Voici une approche O (max (x) + len (x)) utilisant scipy.sparse
:
import numpy as np
from scipy import sparse
x = np.array("1 2 2 0 0 1 3 5".split(),int)
x
# array([1, 2, 2, 0, 0, 1, 3, 5])
M,N = x.max()+1,x.size
sparse.csc_matrix((x,x,np.arange(N+1)),(M,N)).tolil().rows.tolist()
# [[3, 4], [0, 5], [1, 2], [6], [], [7]]
Cela fonctionne en créant une matrice clairsemée avec des entrées aux positions (x [0], 0), (x [1], 1), ... CSC
format (colonne creuse compressée) c'est assez simple. La matrice est ensuite convertie au LIL
format (liste liée). Ce format stocke les indices de colonne pour chaque ligne sous forme de liste dans son rows
attribut, donc tout ce que nous devons faire est de prendre cela et de le convertir en liste.
Notez que pour les petites baies, les argsort
solutions basées sont probablement plus rapides, mais à une taille pas incroyablement grande, cela se croisera.
ÉDITER:
argsort
basée sur une numpy
seule solution:
np.split(x.argsort(kind="stable"),np.bincount(x)[:-1].cumsum())
# [array([3, 4]), array([0, 5]), array([1, 2]), array([6]), array([], dtype=int64), array([7])]
Si l'ordre des indices au sein des groupes n'a pas d'importance, vous pouvez également essayer argpartition
(cela ne fait aucune différence dans ce petit exemple mais ce n'est pas garanti en général):
bb = np.bincount(x)[:-1].cumsum()
np.split(x.argpartition(bb),bb)
# [array([3, 4]), array([0, 5]), array([1, 2]), array([6]), array([], dtype=int64), array([7])]
ÉDITER:
@Divakar déconseille l'utilisation de np.split
. Au lieu de cela, une boucle est probablement plus rapide:
A = x.argsort(kind="stable")
B = np.bincount(x+1).cumsum()
[A[B[i-1]:B[i]] for i in range(1,len(B))]

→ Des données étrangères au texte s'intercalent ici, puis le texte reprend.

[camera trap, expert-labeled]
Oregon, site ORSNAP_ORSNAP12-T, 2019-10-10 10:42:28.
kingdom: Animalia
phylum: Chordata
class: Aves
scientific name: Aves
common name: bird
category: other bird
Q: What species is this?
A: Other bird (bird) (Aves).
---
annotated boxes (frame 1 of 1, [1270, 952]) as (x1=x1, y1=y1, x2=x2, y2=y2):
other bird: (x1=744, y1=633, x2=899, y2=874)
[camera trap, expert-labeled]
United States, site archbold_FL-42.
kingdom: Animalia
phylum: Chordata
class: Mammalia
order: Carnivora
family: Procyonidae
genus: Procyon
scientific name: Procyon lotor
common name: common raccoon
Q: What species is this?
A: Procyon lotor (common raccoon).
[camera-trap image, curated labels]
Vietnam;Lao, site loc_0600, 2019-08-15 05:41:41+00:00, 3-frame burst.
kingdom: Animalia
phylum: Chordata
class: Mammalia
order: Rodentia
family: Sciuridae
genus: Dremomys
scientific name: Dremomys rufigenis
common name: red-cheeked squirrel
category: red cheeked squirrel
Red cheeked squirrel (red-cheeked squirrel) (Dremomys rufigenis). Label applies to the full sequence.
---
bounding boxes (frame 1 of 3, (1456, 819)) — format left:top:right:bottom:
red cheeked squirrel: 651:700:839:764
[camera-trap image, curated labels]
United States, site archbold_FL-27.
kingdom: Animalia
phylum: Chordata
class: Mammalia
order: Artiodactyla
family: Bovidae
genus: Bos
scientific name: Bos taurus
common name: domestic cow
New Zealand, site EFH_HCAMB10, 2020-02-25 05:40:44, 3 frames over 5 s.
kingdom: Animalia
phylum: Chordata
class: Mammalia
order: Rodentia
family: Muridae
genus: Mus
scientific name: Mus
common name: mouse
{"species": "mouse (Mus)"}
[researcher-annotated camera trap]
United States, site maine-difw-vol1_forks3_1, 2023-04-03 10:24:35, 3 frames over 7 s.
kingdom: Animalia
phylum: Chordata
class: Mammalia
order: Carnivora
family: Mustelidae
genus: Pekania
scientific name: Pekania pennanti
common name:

Ou vous pouvez utiliser le tout nouvel opérateur de morse (Python3.8 +):
A = x.argsort(kind="stable")
B = np.bincount(x)
L = 0
[A[L:(L:=L+b)] for b in B.tolist()]
MODIFIER (MODIFIÉ):
(Pas pur numpy): Comme alternative à numba (voir le post de @ senderle), nous pouvons également utiliser pythran.
Compiler avec pythran -O3 <filename.py>
import numpy as np
#pythran export sort_to_bins(int[:],int)
def sort_to_bins(idx, mx):
if mx==-1:
mx = idx.max() + 1
cnts = np.zeros(mx + 2, int)
for i in range(idx.size):
cnts[idx[i] + 2] += 1
for i in range(3, cnts.size):
cnts[i] += cnts[i-1]
res = np.empty_like(idx)
for i in range(idx.size):
res[cnts[idx[i]+1]] = i
cnts[idx[i]+1] += 1
return [res[cnts[i]:cnts[i+1]] for i in range(mx)]
Ici numba
gagne par une moustache en termes de performances:
repeat(lambda:enum_bins_numba_buffer(x),number=10)
# [0.6235917090671137, 0.6071486569708213, 0.6096088469494134]
repeat(lambda:sort_to_bins(x,-1),number=10)
# [0.6235359431011602, 0.6264424560358748, 0.6217901279451326]
Trucs plus anciens:
import numpy as np
#pythran export bincollect(int[:])
def bincollect(a):
o = [[] for _ in range(a.max()+1)]
for i,j in enumerate(a):
o[j].append(i)
return o
Timings vs numba (ancien)
timeit(lambda:bincollect(x),number=10)
# 3.5732191529823467
timeit(lambda:enumerate_bins(x),number=10)
# 6.7462647299980745
np.argsort([1, 2, 2, 0, 0, 1, 3, 5])
donnearray([3, 4, 0, 5, 1, 2, 6, 7], dtype=int64)
. alors vous pouvez simplement comparer les éléments suivants.